This recent position merits a rerun after an unexpected dip. I said last week I was going to add ITW back into the portfolio after we were stopped out on a temporary dip.
NEW DIRECTIONAL CALL PLAYS
ITW - Illinois Tool Works - Company Profile
Illinois Tool Works Inc. manufactures and sells industrial products and equipment worldwide. It operates through seven segments: Automotive OEM; Test & Measurement and Electronics; Food Equipment; Polymers & Fluids; Welding; Construction Products; and Specialty Products. The company distributes its products directly to industrial manufacturers, as well as through independent distributors. Illinois Tool Works Inc. was founded in 1912.

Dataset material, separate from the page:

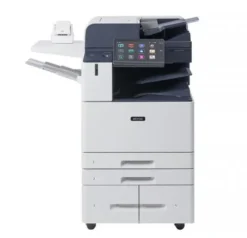 Xerox Moduł główny AltaLink C8230/35 A3 C8201V_T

In late July, ITW reported earnings of $1.46 that rose 12.3% and beat estimates for $1.40. Revenue of $3.43 billion beat estimates for $3.40 billion. ITW guided for Q3 earnings of $1.42-$1.52 compared to analyst estimates for $1.46. The company raised full year guidance for earnings by 10 cents to the $5.50-$5.70 range. Analysts were expecting $5.51 per share.
Earnings Oct 19th.
The stock jumped from $111 to $115 on the news and then traded sideways for two weeks on post earnings consolidation. In early August, the shares started a slow climb to hit $119 and a new high. Every day I thought about recommending ITW but I kept waiting for a pullback.
After we were in the prior position the stock continued sideways with only a slightly positive bias. This consolidation was fin but we were stopped out on 9/1 when I raised the stop to close thinking the market was about to weaken.
On Friday shares spiked to $123.50 on no news. That spike was erased and shares drifted back down to the prior consolidation range of $119. If the market is going to rally, ITW is a strong growth stock that managers should want to own.
I am choosing an inexpensive strike to allow us to ride out any volatility.
Buy Dec $125 call, currently $2.00. No stop loss.